Pathology of Respiratory Tract Infections Flashcards
Name some examples of URTIs
Laryngitis Coryza (common cold) Sore throat symptoms Acute epiglottitis Sinusitis Acute larygotracheobronchitis (croup)
What is the respiratory tract defence?
Macrophage-mucociliary escalator system
General immune system
Resp. tract secretions
Upper resp. tract as ‘filter’
Failure in any of these increases risk of infection
What is the mechanism of the macrophage-mucociliary escalator system?
Clearance by:
Alveolar macrophage phagocytosis
Leave lung through ciliary escalator or cough reflex
Keeps lower tract sterile
What happens if escalator is damaged?
If surface is damaged then it is unable to remove mucous. Epithelium is damaged by bacteria
What are the possible outcomes of Pneumonia?

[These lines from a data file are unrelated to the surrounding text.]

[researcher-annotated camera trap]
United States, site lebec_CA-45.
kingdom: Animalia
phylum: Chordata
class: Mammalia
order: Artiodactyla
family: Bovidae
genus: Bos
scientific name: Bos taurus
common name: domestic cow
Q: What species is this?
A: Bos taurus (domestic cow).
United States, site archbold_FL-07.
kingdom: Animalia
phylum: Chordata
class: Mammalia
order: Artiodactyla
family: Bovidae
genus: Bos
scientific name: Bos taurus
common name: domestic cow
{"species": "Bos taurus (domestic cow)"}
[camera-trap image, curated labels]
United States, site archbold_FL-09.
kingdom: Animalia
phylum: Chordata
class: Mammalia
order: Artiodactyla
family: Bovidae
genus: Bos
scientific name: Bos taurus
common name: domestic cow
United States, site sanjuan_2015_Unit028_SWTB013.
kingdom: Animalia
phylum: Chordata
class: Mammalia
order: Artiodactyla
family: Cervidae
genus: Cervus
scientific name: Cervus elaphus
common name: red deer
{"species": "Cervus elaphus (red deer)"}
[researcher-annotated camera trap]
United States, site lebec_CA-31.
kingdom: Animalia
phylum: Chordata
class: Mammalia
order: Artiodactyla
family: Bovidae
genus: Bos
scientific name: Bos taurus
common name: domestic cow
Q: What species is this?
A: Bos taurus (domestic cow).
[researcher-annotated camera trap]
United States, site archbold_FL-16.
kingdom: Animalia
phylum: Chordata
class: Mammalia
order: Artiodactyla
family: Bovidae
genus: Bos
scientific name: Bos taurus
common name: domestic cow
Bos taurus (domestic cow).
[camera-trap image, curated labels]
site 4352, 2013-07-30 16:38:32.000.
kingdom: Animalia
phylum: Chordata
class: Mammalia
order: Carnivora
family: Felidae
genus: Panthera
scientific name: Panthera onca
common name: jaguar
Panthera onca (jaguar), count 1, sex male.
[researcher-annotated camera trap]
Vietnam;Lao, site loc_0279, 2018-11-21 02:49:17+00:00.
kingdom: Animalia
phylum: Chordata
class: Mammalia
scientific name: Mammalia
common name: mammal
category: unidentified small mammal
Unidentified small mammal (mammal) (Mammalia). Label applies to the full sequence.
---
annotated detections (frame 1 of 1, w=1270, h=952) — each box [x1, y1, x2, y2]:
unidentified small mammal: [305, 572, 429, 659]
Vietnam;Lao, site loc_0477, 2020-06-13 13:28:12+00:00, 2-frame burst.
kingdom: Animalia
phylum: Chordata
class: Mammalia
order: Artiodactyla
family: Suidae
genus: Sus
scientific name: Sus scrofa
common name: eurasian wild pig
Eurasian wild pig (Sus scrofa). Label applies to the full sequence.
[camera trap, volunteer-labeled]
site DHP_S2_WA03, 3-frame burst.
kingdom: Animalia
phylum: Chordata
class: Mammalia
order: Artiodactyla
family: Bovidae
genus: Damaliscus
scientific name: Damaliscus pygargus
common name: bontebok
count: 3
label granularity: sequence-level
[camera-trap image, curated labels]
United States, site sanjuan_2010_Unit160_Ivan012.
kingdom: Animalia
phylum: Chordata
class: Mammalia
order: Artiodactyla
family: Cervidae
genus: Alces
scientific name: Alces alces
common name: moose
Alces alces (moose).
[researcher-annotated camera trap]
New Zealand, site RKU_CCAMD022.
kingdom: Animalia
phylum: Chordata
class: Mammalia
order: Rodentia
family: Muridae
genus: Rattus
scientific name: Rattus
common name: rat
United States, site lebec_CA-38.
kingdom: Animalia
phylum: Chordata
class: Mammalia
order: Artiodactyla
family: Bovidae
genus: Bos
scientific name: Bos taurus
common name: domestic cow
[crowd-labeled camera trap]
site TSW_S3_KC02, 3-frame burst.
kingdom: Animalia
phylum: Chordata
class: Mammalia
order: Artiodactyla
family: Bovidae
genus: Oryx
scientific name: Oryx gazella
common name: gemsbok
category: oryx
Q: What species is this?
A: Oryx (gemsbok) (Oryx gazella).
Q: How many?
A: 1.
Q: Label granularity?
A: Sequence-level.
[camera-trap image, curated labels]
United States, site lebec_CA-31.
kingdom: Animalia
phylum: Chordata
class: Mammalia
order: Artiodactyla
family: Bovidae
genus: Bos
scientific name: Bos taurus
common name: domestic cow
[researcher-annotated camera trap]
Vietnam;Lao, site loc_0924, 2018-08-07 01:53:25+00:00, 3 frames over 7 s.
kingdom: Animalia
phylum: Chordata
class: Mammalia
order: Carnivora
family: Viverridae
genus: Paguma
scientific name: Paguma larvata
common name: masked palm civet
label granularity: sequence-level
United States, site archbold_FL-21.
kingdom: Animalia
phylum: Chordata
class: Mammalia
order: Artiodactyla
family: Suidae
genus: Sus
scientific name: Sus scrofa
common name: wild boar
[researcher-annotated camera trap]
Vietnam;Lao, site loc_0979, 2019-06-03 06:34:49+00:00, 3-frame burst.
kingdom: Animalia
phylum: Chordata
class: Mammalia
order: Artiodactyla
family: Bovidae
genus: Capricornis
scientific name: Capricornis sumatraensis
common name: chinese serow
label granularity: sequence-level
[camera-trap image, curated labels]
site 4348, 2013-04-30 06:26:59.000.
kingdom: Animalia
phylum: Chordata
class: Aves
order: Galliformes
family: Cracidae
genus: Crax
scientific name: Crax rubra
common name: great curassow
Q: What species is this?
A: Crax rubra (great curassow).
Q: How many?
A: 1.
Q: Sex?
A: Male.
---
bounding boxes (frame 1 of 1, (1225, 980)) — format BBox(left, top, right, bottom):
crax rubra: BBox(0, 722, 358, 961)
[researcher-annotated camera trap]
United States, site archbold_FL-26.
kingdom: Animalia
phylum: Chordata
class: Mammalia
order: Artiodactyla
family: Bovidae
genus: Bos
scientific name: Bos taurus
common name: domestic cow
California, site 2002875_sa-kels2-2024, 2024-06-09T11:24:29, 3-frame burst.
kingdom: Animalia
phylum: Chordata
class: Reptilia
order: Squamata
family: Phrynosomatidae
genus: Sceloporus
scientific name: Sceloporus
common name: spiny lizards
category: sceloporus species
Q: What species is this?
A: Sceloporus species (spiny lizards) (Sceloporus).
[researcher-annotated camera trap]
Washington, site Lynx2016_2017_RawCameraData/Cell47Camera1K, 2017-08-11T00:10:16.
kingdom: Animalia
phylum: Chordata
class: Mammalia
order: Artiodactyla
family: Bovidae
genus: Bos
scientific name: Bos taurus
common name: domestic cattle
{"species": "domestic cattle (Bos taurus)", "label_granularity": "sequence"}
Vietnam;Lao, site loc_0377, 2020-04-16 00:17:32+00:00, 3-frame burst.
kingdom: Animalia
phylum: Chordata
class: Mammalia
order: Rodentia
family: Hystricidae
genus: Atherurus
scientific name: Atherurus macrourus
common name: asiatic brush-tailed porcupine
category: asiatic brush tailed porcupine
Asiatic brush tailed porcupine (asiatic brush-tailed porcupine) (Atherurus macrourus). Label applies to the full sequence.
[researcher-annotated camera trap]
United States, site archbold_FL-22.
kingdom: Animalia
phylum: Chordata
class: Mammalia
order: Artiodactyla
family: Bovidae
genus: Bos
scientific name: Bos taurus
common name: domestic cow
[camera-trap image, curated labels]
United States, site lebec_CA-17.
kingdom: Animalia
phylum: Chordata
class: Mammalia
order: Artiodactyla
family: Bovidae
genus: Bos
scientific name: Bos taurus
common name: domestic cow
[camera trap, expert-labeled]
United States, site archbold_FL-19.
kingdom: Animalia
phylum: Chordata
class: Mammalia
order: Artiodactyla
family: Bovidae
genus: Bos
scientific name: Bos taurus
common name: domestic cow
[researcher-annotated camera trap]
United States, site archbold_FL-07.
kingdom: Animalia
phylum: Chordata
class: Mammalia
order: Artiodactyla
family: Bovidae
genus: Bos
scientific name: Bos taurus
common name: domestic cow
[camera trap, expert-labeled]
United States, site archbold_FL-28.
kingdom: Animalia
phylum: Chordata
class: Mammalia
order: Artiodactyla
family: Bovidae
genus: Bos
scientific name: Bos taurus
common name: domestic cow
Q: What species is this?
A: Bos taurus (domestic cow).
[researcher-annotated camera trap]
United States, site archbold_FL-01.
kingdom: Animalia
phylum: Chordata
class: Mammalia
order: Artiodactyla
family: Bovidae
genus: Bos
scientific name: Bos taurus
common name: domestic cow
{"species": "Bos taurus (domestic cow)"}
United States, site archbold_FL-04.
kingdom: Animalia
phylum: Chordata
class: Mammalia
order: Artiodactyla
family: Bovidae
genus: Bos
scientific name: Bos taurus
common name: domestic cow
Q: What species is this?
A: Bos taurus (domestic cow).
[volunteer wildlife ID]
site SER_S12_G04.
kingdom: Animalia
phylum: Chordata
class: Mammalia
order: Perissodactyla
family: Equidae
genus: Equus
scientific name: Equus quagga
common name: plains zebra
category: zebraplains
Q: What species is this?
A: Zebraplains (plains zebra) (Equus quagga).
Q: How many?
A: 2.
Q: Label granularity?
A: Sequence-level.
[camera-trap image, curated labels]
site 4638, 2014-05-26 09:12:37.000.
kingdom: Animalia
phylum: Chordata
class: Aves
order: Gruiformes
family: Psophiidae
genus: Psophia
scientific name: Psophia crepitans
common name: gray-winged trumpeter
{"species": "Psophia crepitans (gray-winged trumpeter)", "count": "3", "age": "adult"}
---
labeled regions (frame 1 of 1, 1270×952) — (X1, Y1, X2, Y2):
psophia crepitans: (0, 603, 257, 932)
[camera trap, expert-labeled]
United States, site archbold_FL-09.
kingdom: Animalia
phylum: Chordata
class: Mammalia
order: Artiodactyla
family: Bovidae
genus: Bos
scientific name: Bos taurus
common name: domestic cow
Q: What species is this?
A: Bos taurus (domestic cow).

Pleurisy, pleural effusion or empyema - if spread to pleura
Organisation (fibrosis due to prolonged inflammation)
Lung abscess - due to necrosis
Bronchiectasis
Name some examples of LRTIs
Bronchiolitis
Bronchitis
Pneumonia
Pathology of bronchiectasis
Dilation of bronchi due to: Severe infective episode Recurrent infections Proximal bronchial obstruction Lung parenchyma destruction
Symptoms of Bronchiectasis
Cough Purulent foul sputum (contains pus) Haemoptysis Coarse crackles Clubbing
Normal PaO2 and PaCO2 levels
PaO2: 10.5-13.5 kPa
PaCO2: 4.8-6 kPa
Abnormal PaO2 and PaCO2 levels in respiratory failure
Type I: PaO2 < 8 kPa
Type II: PaCO2 > 6.5 kPa
What are 4 abnormal state associated with hypoxaemia?
V/Q mismatch
Diffusion impairment
Alveolar hypoventilation
Shunt
Pathology of Cor Pulmonale
Abnormal enlargement of the right side of the heart
Aetiology of Cor Pulmonale
Pulmonary vasoconstriction
Loss of capillary bed
Secondary polycythaemia
Treatment of hypoxaemia
Responds well to small increase in FlO2 (fraction of inspired air which is oxygen)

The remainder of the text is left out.